Of the events that comprised the primary efficacy endpoint, treatment with atorvastatin 80 mg/day significantly reduced the rate of non-fatal, non-procedure related MI and fatal and non-fatal stroke, but not CHD death or resuscitated cardiac arrest (Table 6). Of the predefined secondary endpoints, treatment with atorvastatin 80 mg/day significantly reduced the rate of coronary revascularization, angina, and hospitalization for heart failure, but not peripheral vascular disease. The reduction in the rate of CHF with hospitalization was only observed in the 8% of patients with a prior history of CHF.

There was no significant difference between the treatment groups for all-cause mortality (Table 6). The proportions of subjects who experienced cardiovascular death, including the components of CHD death and fatal stroke, were numerically smaller in the atorvastatin 80 mg group than in the atorvastatin 10 mg treatment group. The proportions of subjects who experienced noncardiovascular death were numerically larger in the atorvastatin 80 mg group than in the atorvastatin 10 mg treatment group.

In the Incremental Decrease in Endpoints Through Aggressive Lipid Lowering Study (IDEAL), treatment with atorvastatin 80 mg/day was compared to treatment with simvastatin 20 to 40 mg/day in 8,888 subjects up to 80 years of age with a history of CHD to assess whether reduction in CV risk could be achieved. Patients were mainly male (81%), white (99%) with an average age of 61.7 years, and an average LDL-C of 121.5 mg/dL at randomization; 76% were on statin therapy.

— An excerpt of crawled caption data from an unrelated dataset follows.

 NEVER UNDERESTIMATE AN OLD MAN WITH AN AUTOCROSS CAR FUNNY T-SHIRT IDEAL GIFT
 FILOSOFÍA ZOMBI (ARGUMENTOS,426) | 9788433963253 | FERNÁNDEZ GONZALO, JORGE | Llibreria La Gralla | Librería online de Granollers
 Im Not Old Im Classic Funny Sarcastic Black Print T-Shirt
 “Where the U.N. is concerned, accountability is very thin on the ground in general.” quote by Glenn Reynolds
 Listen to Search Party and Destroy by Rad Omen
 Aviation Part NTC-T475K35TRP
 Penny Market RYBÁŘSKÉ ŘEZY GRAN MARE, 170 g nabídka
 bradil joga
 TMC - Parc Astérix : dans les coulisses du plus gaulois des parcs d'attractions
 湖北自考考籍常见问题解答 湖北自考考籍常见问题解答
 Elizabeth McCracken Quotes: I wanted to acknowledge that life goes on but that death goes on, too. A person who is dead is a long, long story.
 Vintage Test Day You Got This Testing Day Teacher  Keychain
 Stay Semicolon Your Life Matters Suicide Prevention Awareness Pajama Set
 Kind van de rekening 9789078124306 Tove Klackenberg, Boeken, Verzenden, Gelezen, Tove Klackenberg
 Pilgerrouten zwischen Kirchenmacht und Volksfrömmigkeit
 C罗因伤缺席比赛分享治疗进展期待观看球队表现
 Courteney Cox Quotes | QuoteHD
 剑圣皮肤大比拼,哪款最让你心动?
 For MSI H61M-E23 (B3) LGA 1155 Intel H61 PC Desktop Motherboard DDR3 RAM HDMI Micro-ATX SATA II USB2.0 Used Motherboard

In this prospective, randomized, open-label, blinded endpoint (PROBE) trial with no run-in period, subjects were followed for a median duration of 4.8 years. The mean LDL-C, TC, TG, HDL, and non-HDL cholesterol levels at Week 12 were 78, 145, 115, 45, and 100 mg/dL during treatment with 80 mg of atorvastatin and 105, 179, 142, 47, and 132 mg/dL during treatment with 20 mg to 40 mg of simvastatin.

There was no significant difference between the treatment groups for the primary endpoint, the rate of first major coronary event (fatal CHD, non-fatal MI, and resuscitated cardiac arrest): 411 (9.3%) in the atorvastatin 80 mg/day group vs. 463 (10.4%) in the simvastatin 20 mg to 40 mg/day group, HR 0.89, 95% CI (0.78, 1.01), p=0.07.

There were no significant differences between the treatment groups for all-cause mortality: 366 (8.2%) in the atorvastatin 80 mg/day group vs. 374 (8.4%) in the simvastatin 20 mg to 40 mg/day group. The proportions of subjects who experienced CV or non-CV death were similar for the atorvastatin 80 mg group and the simvastatin 20 mg to 40 mg group.